We used the sure t's, which is just a kind of infusion set but the needle stays in instead of coming out and leaving a cannula..he screamed when we pulled it out, and I've heard from a couple older people that said the needle does hurt coming out..The only time he gets upset now is when he hears the loud pop, but the lady that trained us said that was the needle hitting the back of the pod so it's already in and out before he realizes it..Another thing with the omnipod is I don't ever have to see the needle with the sure t's I had to put the needle in.

By the way where in the deep south are you..

Sean's mom- thanks for the link! That is very helpful. The Animas is the one we are favoring of the models with tubing because of the dose level and the fact that is waterproof. Plus, it comes in PINK!

Susan- We love the fact that we don't have to see any needles. See talking about all the pluses makes me less angry about the failures. We were averaging one error code a month until June so this has just made us crazy! We are in Alabama as well--Huntsville but we go to Park Place at Birmingham because there are no pediatric endos here.

We go to Park Place also, we use Dr. Moreland..The only thing that you might have a problem with and this is strictly personal opinion..It was easy for us to go from tubing to no tubing..It may be harder to go from no tubing to tubing..Does that make sense..
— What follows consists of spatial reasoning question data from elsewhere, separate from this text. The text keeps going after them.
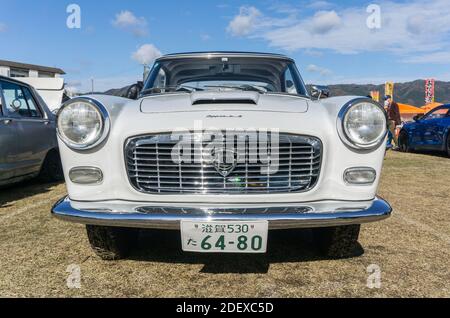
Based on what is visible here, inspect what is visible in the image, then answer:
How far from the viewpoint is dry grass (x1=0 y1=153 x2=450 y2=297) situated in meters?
2.35

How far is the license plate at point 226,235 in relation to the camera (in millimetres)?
2193

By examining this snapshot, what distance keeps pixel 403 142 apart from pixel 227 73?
29.9 ft

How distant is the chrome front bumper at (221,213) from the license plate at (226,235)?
0.10 feet

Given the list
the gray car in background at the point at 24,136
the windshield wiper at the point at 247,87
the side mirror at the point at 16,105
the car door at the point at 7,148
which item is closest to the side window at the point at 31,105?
the gray car in background at the point at 24,136

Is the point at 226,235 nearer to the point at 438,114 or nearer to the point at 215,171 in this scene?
the point at 215,171

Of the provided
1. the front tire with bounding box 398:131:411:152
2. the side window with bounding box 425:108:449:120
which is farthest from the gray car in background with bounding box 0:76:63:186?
the front tire with bounding box 398:131:411:152

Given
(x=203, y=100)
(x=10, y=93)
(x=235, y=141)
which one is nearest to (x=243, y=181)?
(x=235, y=141)

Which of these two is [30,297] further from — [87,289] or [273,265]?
[273,265]

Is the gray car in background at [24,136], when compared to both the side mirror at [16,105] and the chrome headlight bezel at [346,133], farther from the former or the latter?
the chrome headlight bezel at [346,133]

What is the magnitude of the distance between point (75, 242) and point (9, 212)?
1.36 m

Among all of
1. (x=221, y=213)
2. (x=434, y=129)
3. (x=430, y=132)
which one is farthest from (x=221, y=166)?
(x=430, y=132)

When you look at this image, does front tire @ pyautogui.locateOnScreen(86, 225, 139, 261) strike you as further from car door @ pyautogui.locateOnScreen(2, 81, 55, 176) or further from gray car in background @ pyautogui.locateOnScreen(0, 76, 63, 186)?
car door @ pyautogui.locateOnScreen(2, 81, 55, 176)

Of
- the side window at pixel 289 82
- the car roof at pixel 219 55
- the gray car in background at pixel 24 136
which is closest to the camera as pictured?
the side window at pixel 289 82

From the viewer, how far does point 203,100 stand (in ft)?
8.80
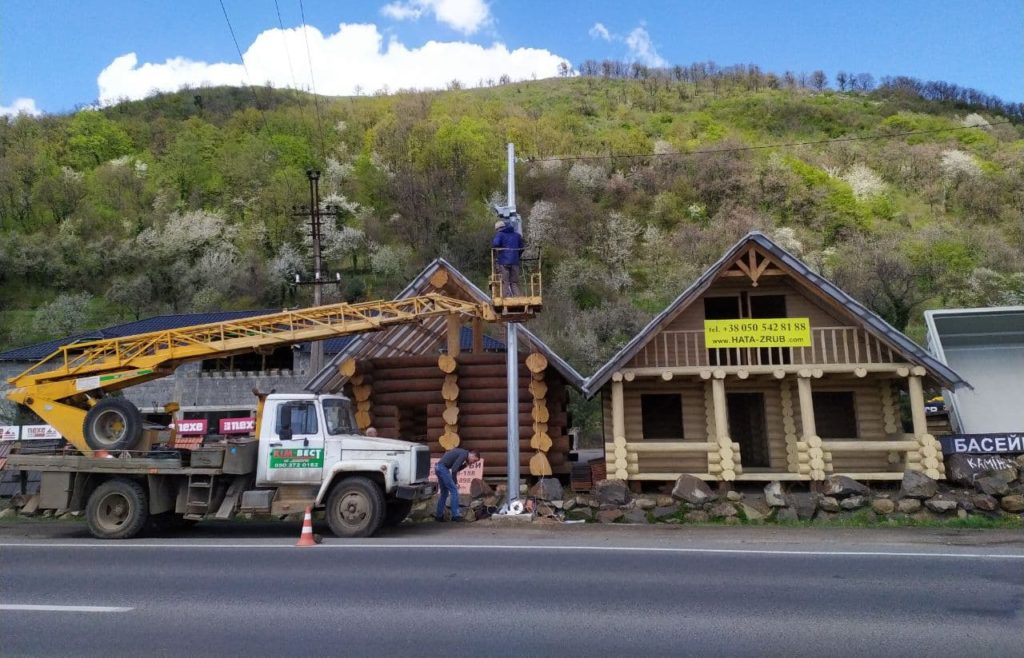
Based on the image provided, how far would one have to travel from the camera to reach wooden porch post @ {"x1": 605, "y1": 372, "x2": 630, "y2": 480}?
1578cm

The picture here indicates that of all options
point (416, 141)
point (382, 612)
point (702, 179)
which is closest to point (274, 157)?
point (416, 141)

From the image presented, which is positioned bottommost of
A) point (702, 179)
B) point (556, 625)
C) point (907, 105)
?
point (556, 625)

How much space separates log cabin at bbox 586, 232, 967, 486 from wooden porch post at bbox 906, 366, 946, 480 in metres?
0.03

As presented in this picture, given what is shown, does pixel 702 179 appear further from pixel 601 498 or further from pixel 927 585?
pixel 927 585

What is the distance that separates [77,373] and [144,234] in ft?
191

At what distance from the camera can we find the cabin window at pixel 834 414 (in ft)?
58.2

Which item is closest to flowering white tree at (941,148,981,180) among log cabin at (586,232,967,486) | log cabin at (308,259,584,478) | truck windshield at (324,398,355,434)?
log cabin at (586,232,967,486)

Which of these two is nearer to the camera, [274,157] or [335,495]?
[335,495]

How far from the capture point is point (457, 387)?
17188mm

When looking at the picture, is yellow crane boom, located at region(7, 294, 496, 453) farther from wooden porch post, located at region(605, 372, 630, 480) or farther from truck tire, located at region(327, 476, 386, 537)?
wooden porch post, located at region(605, 372, 630, 480)

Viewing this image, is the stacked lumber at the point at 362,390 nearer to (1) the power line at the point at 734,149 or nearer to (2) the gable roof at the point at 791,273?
(2) the gable roof at the point at 791,273

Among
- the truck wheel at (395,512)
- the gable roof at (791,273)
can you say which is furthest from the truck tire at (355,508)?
the gable roof at (791,273)

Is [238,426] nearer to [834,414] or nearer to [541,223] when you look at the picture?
[834,414]

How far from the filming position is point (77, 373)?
40.7ft
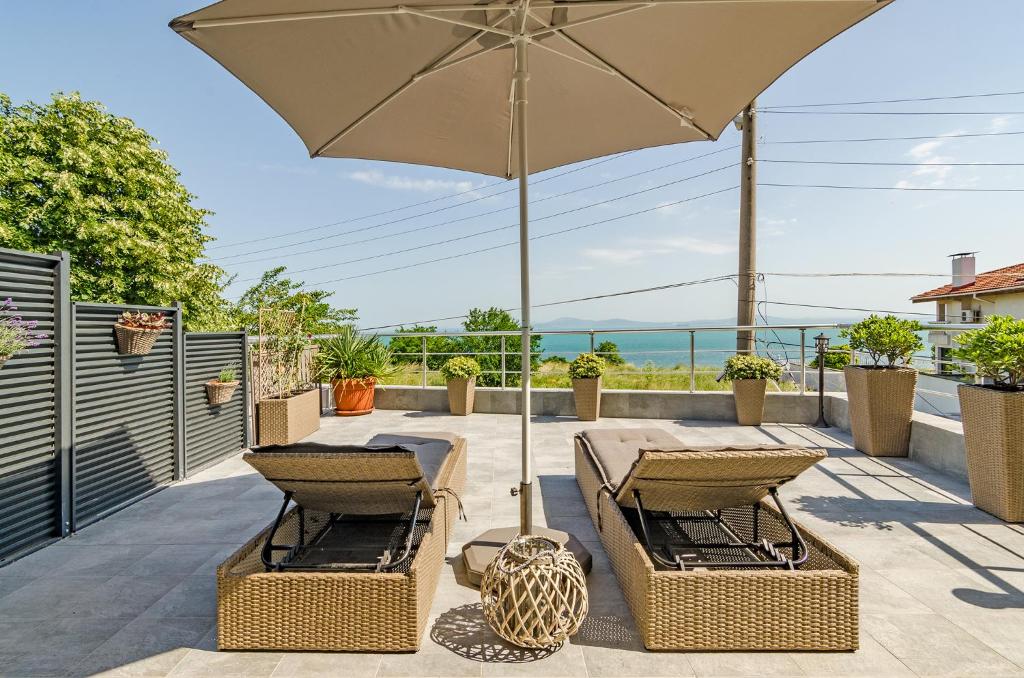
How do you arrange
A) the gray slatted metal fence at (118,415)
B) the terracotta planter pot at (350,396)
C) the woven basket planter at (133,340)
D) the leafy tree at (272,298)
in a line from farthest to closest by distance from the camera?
the leafy tree at (272,298) < the terracotta planter pot at (350,396) < the woven basket planter at (133,340) < the gray slatted metal fence at (118,415)

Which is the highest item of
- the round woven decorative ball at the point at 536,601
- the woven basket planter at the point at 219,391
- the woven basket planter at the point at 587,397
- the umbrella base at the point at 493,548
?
the woven basket planter at the point at 219,391

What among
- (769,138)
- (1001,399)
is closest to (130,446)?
(1001,399)

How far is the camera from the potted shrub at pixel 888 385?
14.6 ft

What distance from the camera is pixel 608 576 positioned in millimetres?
2428

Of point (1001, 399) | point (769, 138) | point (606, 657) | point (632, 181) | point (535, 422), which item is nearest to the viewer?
point (606, 657)

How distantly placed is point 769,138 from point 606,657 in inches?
426

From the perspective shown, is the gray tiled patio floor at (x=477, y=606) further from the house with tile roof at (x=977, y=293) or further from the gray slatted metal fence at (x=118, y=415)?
the house with tile roof at (x=977, y=293)

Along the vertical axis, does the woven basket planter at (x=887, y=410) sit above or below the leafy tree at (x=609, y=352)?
below

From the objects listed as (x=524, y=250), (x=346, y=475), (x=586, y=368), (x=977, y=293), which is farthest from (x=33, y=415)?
(x=977, y=293)

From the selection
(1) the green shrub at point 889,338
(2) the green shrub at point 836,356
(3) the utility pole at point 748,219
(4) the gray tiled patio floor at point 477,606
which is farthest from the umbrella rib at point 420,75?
(3) the utility pole at point 748,219

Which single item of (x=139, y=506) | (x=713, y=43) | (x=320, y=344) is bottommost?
(x=139, y=506)

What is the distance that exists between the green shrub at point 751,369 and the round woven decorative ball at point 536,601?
4.82 m

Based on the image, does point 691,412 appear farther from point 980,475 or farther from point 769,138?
point 769,138

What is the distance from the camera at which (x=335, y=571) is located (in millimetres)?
2057
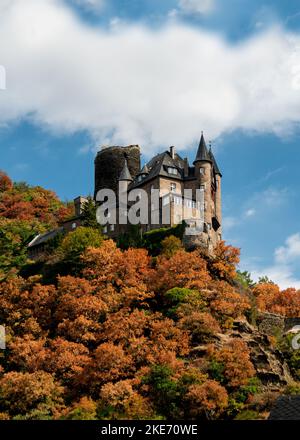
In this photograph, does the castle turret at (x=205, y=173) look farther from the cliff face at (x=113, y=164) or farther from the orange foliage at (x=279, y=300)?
the cliff face at (x=113, y=164)

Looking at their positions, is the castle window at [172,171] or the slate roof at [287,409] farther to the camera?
the castle window at [172,171]

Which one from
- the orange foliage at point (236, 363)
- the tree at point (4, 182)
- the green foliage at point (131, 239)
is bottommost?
the orange foliage at point (236, 363)

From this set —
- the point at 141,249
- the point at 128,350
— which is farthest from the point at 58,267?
the point at 128,350

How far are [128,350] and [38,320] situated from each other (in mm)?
11572

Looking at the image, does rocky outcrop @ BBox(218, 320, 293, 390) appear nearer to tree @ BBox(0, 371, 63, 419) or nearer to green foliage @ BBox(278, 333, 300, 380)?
green foliage @ BBox(278, 333, 300, 380)

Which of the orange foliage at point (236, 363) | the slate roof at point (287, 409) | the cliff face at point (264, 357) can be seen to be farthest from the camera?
the cliff face at point (264, 357)

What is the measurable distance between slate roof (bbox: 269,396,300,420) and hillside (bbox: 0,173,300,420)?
12.4 meters

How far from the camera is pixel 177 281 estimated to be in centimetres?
7012

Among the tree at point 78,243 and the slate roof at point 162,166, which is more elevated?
the slate roof at point 162,166

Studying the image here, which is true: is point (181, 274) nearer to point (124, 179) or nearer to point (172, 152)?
point (172, 152)

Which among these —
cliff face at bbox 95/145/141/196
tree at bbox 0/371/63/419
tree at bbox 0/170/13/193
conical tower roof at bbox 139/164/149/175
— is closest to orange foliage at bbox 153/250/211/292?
tree at bbox 0/371/63/419

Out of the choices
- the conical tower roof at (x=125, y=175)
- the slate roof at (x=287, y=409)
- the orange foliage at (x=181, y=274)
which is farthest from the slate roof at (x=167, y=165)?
the slate roof at (x=287, y=409)

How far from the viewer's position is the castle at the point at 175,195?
273 ft

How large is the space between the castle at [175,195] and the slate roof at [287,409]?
36.9 meters
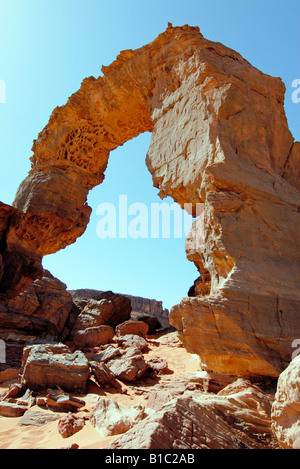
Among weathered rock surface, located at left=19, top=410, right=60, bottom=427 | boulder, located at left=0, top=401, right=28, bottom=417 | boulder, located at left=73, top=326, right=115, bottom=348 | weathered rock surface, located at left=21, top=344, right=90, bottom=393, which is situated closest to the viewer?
weathered rock surface, located at left=19, top=410, right=60, bottom=427

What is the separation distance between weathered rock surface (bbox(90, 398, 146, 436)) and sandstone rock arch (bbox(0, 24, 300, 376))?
0.90 m

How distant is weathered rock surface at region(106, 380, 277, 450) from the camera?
152cm

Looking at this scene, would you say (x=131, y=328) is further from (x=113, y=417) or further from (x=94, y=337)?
(x=113, y=417)

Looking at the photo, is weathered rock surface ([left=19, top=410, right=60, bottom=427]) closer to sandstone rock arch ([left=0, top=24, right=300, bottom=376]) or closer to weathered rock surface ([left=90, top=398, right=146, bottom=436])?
weathered rock surface ([left=90, top=398, right=146, bottom=436])

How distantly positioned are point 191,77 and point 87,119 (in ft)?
15.6

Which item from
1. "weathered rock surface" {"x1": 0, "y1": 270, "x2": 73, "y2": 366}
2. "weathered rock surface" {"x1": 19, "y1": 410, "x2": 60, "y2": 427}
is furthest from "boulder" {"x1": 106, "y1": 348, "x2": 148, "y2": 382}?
"weathered rock surface" {"x1": 0, "y1": 270, "x2": 73, "y2": 366}

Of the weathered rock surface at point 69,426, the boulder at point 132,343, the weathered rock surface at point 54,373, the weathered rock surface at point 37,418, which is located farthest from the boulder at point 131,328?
the weathered rock surface at point 69,426

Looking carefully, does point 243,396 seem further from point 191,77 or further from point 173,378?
point 191,77

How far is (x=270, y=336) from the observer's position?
9.87 ft

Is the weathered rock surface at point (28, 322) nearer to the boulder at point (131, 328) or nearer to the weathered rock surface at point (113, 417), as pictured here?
the boulder at point (131, 328)

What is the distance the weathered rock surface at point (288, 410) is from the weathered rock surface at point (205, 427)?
8.1 inches

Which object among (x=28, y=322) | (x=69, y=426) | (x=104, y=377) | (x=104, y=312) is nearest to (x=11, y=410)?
(x=69, y=426)

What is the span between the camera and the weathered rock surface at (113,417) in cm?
236

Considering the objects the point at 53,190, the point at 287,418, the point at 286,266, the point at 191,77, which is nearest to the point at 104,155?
the point at 53,190
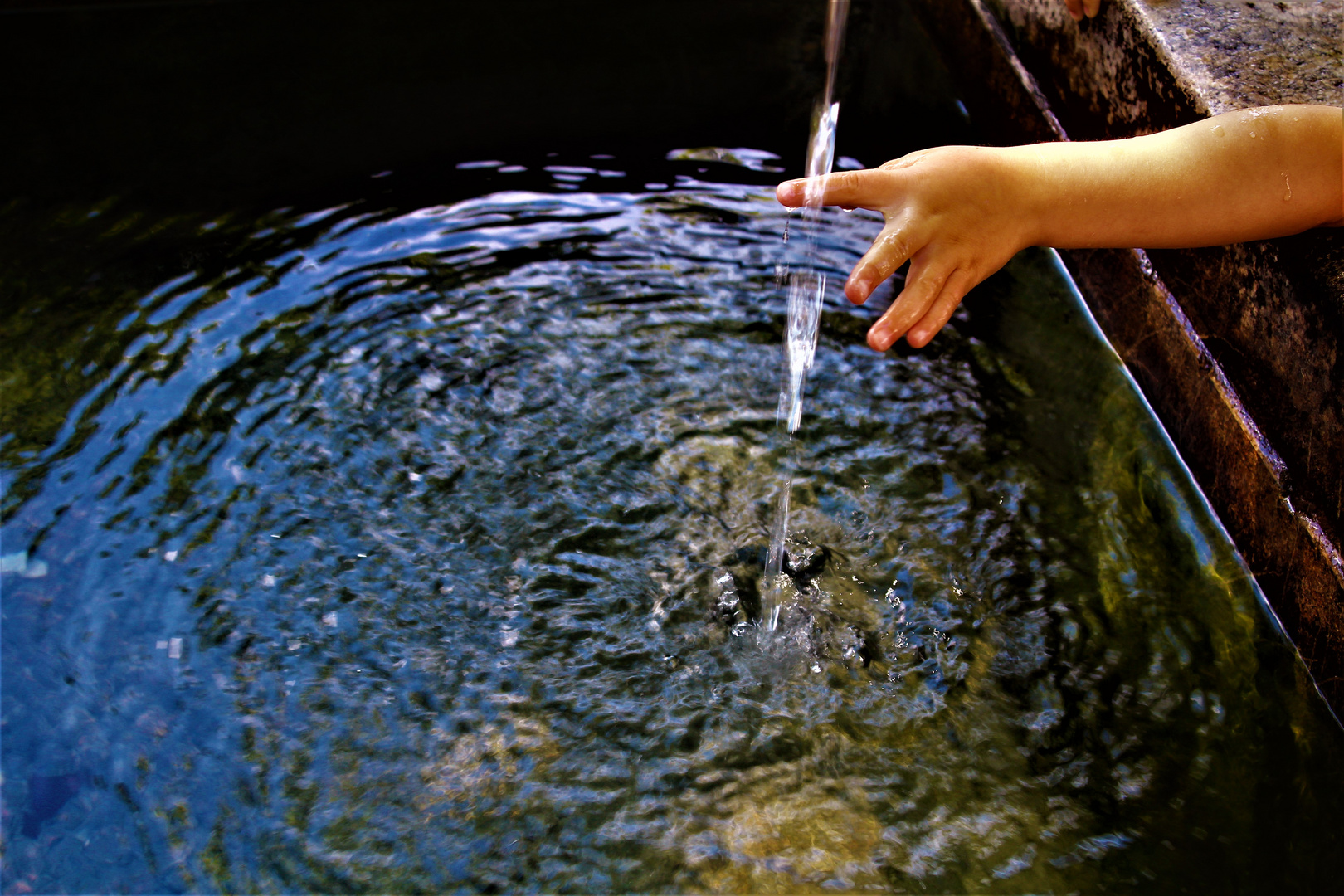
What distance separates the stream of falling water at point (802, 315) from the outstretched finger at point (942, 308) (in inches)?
10.0

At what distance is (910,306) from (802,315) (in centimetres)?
101

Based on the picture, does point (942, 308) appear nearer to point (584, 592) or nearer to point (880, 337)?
point (880, 337)

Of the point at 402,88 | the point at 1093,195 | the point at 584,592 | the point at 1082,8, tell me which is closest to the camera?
the point at 1093,195

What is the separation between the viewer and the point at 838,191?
1687mm

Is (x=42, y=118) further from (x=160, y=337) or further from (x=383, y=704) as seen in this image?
(x=383, y=704)

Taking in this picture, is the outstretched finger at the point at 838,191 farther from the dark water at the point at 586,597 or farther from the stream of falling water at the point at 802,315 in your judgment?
the dark water at the point at 586,597

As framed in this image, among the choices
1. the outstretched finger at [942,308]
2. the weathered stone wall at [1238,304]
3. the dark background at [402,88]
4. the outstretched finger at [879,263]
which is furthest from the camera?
the dark background at [402,88]

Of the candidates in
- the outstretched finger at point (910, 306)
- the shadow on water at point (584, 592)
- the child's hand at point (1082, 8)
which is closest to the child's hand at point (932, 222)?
the outstretched finger at point (910, 306)

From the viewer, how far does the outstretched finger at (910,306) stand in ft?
5.43

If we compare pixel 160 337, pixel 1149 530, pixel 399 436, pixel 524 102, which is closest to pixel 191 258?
pixel 160 337

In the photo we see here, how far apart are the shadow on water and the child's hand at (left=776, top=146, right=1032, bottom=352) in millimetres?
597

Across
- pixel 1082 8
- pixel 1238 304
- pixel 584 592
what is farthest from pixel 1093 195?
pixel 1082 8

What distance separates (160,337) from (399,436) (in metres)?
0.72

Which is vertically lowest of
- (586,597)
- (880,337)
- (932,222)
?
(586,597)
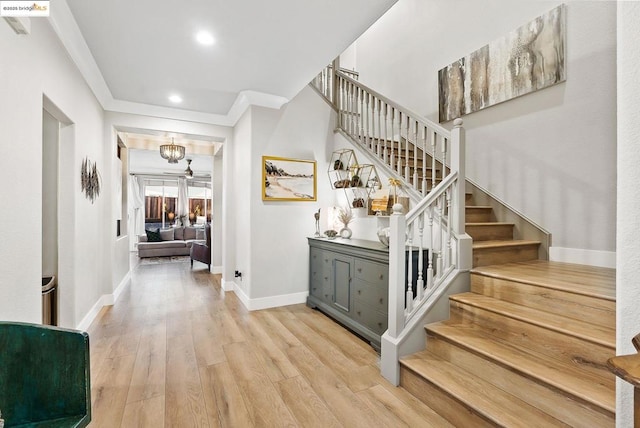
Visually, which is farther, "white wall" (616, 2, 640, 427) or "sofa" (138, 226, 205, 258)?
"sofa" (138, 226, 205, 258)

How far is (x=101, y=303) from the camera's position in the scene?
12.2ft

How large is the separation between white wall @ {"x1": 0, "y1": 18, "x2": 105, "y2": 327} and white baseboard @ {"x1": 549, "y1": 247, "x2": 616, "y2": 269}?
13.7ft

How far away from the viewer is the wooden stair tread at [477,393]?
1.46 metres

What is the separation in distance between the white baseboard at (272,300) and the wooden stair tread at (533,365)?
209 cm

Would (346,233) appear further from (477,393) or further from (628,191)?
(628,191)

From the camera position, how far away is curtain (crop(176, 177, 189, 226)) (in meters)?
10.6

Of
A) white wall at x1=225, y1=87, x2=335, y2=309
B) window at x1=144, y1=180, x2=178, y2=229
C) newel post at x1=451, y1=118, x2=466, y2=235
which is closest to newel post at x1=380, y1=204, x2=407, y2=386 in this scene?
newel post at x1=451, y1=118, x2=466, y2=235

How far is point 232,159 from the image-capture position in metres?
4.64

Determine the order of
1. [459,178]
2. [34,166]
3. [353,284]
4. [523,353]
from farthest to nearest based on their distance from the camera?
1. [353,284]
2. [459,178]
3. [34,166]
4. [523,353]

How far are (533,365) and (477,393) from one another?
0.34 m

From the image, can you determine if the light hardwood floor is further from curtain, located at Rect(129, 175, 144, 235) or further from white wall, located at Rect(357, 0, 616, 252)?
curtain, located at Rect(129, 175, 144, 235)

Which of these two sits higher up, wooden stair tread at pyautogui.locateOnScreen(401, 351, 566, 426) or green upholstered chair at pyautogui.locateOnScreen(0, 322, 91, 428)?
green upholstered chair at pyautogui.locateOnScreen(0, 322, 91, 428)

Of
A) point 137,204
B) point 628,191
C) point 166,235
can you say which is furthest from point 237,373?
point 137,204


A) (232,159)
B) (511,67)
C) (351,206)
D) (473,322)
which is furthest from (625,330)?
(232,159)
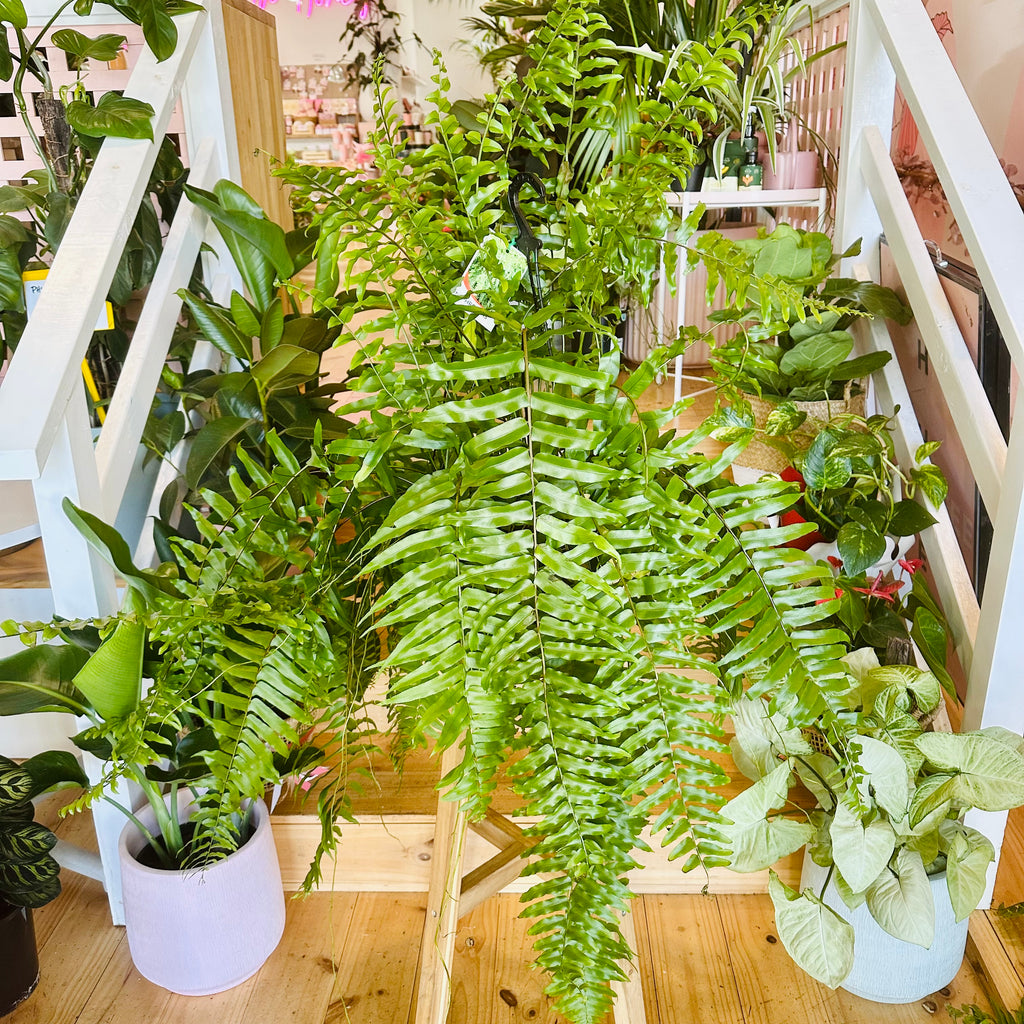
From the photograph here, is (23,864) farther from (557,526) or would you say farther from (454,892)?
(557,526)

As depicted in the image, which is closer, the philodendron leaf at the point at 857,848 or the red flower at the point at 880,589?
the philodendron leaf at the point at 857,848

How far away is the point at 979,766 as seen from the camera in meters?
1.20

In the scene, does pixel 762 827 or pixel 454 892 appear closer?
pixel 454 892

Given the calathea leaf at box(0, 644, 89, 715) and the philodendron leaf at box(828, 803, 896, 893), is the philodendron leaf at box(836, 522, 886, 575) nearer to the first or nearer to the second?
the philodendron leaf at box(828, 803, 896, 893)

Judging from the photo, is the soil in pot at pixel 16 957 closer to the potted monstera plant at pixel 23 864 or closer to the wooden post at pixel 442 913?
the potted monstera plant at pixel 23 864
We go to Park Place also, we use Dr. Moreland..The only thing that you might have a problem with and this is strictly personal opinion..It was easy for us to go from tubing to no tubing..It may be harder to go from no tubing to tubing..Does that make sense..

Hi Susan,

My daughter is a patient of Dr. Moreland as well. Glad to see someone who is sharing the same doctor. We will be starting or saline trial this Tuesday, June 2, 2008. I have been wanting to know if she has any patients that use Apidra in the pump?

How would you rate Dr. Moreland's aggressiveness in caring for your son? She seems to be doing well with us and Caitie loves her, I am just not sure that she always listens to me at appts. when I tell her Caitlin BS patterns since the last visit and making adjustments to her insulin doses.

We see Dr. Moreland as well! We have been really pleased with her responses to our concerns and questions with blood sugars and the pod.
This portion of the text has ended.